Chart with tan background, black headline reads "COVID-19 Mortality Rate Per 100,000 People Sheltered Homeless Population (Age-Adjusted) Through February 2021." A green bar on the left indicates Families with Children, and goes up to 270 on the y axis. A purple bar indicates Adult Families, and goes to 363. A red bar indicates Single Adults, 450, and a dark teal bar indicates the NYC General Population, 292. A souce note in italicized font at the bottom reads "Source: NYC Department of Health and Mental Hygiene and Department of Homeless Services; Rates by household composition calculated by Coalition for the Homeless. Updated March 25,2021." The Coalition for the Homeless' logo is in the bottom right corner, featuring a dark blue door opening.

New York City also calculates the age-adjusted mortality rates among racial and ethnic groups, showing the disproportionate impact that COVID-19 has had on Black and Hispanic/Latinx communities. Nearly 90 percent of single adults and family heads in shelters are Black or Hispanic/Latinx. With the added risk of increased exposure from lacking a safe place to live, the age-adjusted mortality rates at the end of February 2021 for homeless single adults and adult families surpassed those of Black and Hispanic/Latinx New Yorkers overall, while the age-adjusted mortality rate for homeless families with children was slightly lower than the overall NYC rate. The age-adjusted mortality rate for homeless single adults was 153 percent higher than white New Yorkers overall, underscoring the vast inequities that place this group in such grave danger of death due to COVID-19.

A bar chart with a tan background. Black text at the top reads "COVID-19 Mortality Rates by Race (Citywide) and Shelter Household Composition (Homeless) Per 100,000 People (Age Adjusted)." A purple bar to the far left of the chart indicates "Asian/Pacific Islander" and goes to 166 on the y-axis. The next purple bar indicates "White" and goes to 178. A red bar indicates "Homeless Families with Children" and goes to 270. A dark teal bar indicates "NYC" and goes to 292. A purple bar indicates "Black/African American" and goes to 301. A purple bar indicates "Hispanic/Latinx" and goes to 332. A red bar indicates "Homeless Adult Families" and goes to 363 and the final red bar indicates "Homeless Single Adults" and goes to 450.

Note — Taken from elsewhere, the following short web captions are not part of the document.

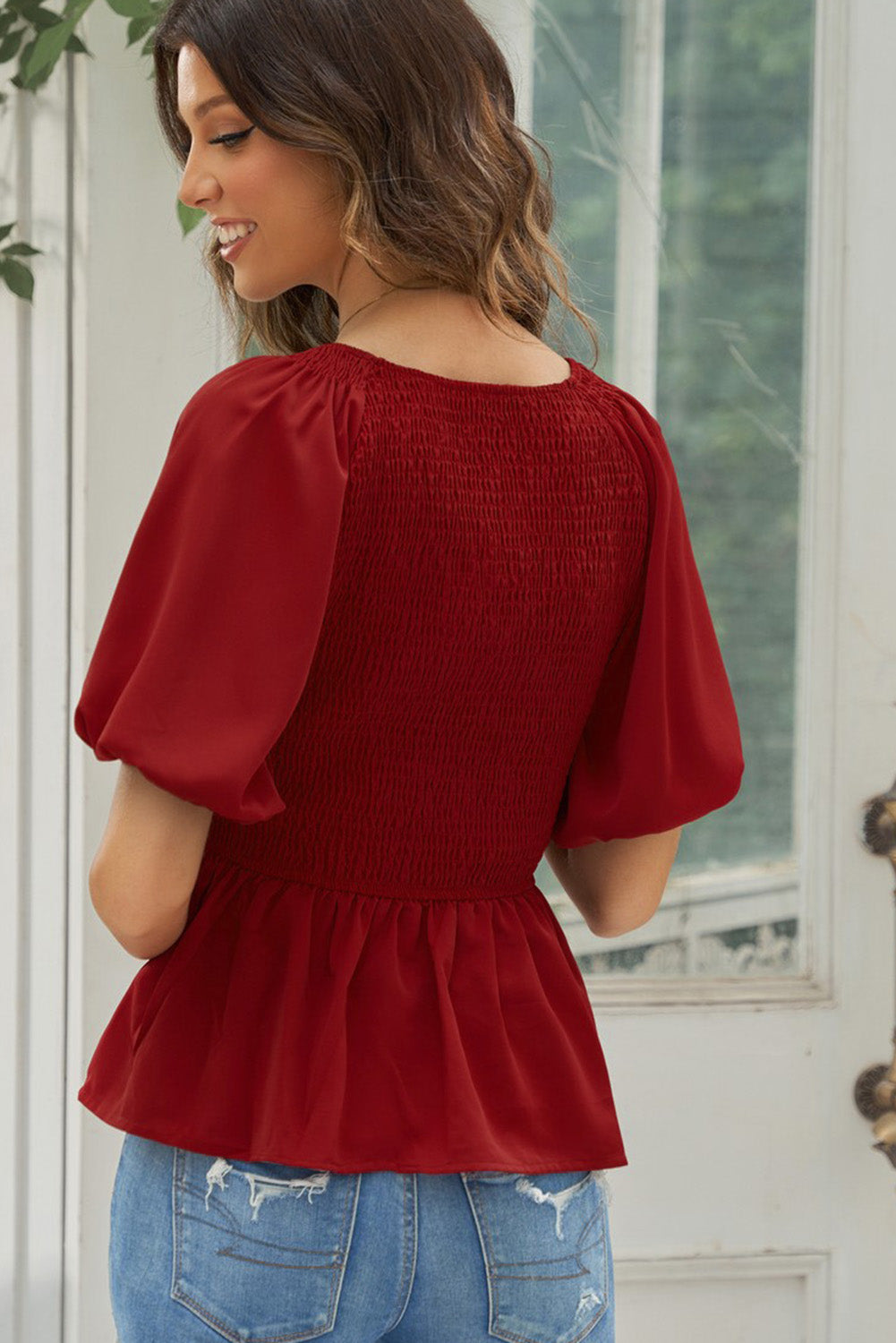Deep Red smocked bodice peplum top with balloon sleeves and ruffled hem.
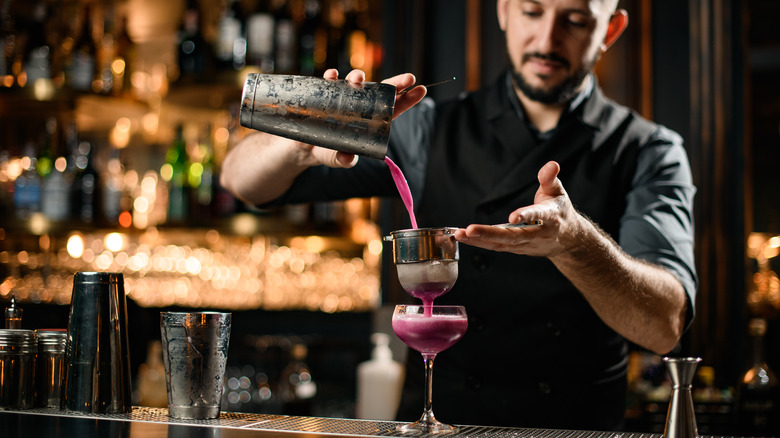 Bartneder making purple drink 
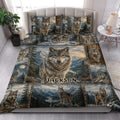 Wolf quilt bedding styled in a bright bedroom with dramatic mountain, forest, and moon artwork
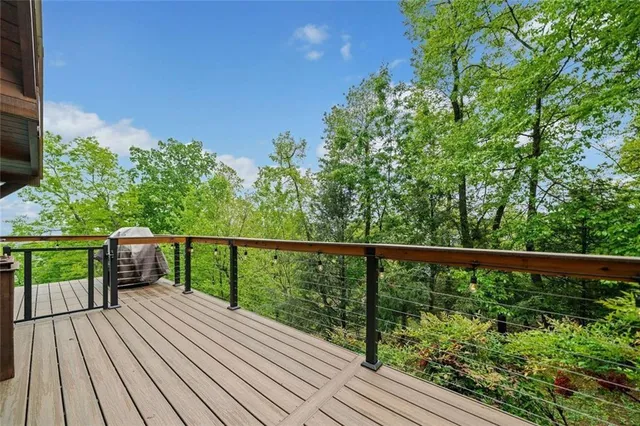 a view of balcony with wooden floor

[1] Due to a lack of available data on the population and age of unsheltered homeless New Yorkers, this analysis does not include deaths among that population.

Methodology notes: To calculate the age-adjusted mortality rate for homeless New Yorkers in shelters, we used the indirect methodology outlined in this paper. Data for the city’s overall population and mortality were compiled from the Department of Health’s COVID-19 data tracking website and confirmed with the Department of Homeless Services. Data for sheltered homeless New Yorkers are from the Department of Homeless Services. Because homeless New Yorkers in shelters are likely more transient than the overall New York City population, we broke down mortality rates by month for the city and the population in shelters and calculated the average and cumulative differences across months.

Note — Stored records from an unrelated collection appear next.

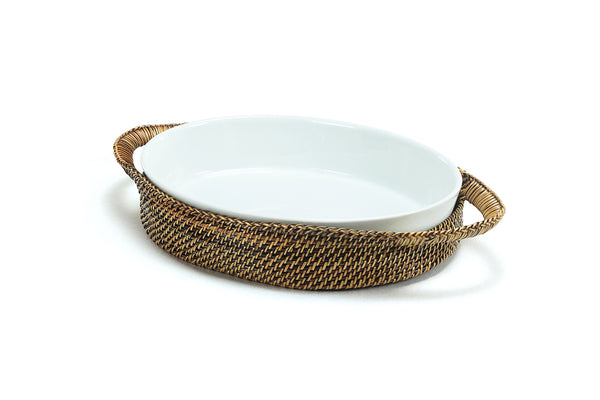 Handwoven Calaisio oval basket holding a Pillivuyt 2-quart porcelain baker with vegetables served on a wooden dining table.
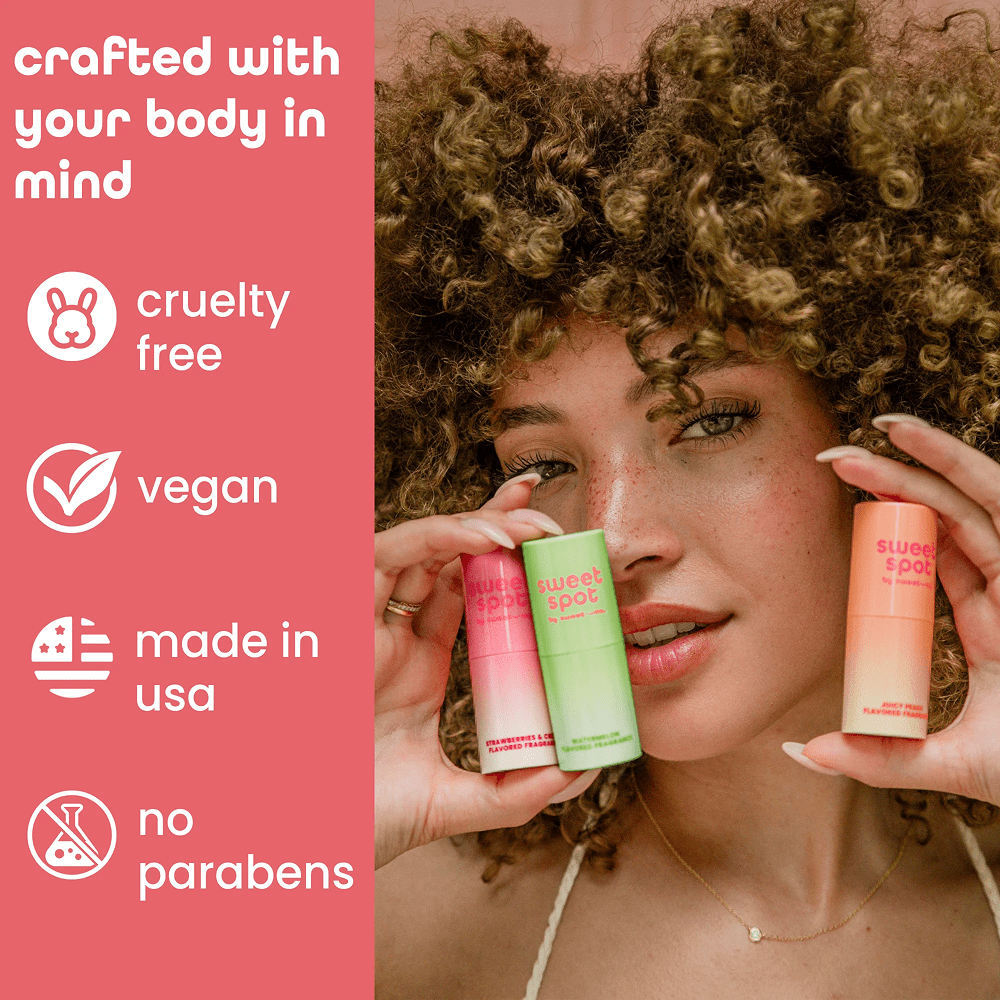 Woman holding Sweetums Sweet Spot tubes with brand information on a pink background: "Crafted with your body in mind: cruelty free, vegan, made in USA, no parabens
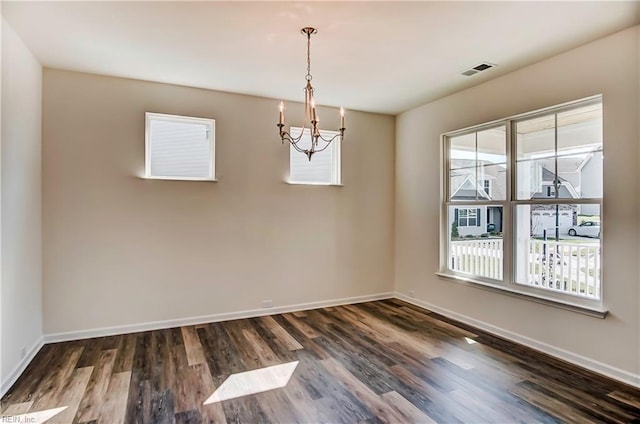 108 Brassy St, Suffolk, VA 23434 - spare room with a chandelier, wood finished floors, and baseboards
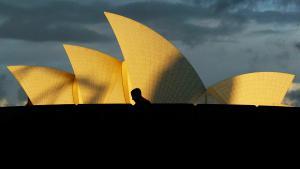 A tourist walks past the Sydney Opera House as a storm approaches overhead at sunset May 30, 2002. Australia’s top tourism attraction will receive a $A69 million (US$31 million) make-over during the next six years which will follow designs by the original Danish architect Joern Utzon. The improvements will include the construction of grand columns on the ground level, the orchestra pit will be extended and the seating refurbished, which will mean it will be closed for a year from late 2004.      REUTERS/David Gray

Higher mortality rates among homeless New Yorkers are not entirely unexpected, given that individuals experiencing homelessness face compounding risks for exposure to the coronavirus and a higher rate of underlying health conditions that place them at a greater risk for experiencing serious complications from the virus. This is particularly true for single adults in congregate shelter settings, underscoring the importance of the use of private hotel rooms to keep individuals experiencing homelessness safe and to prevent further unnecessary deaths.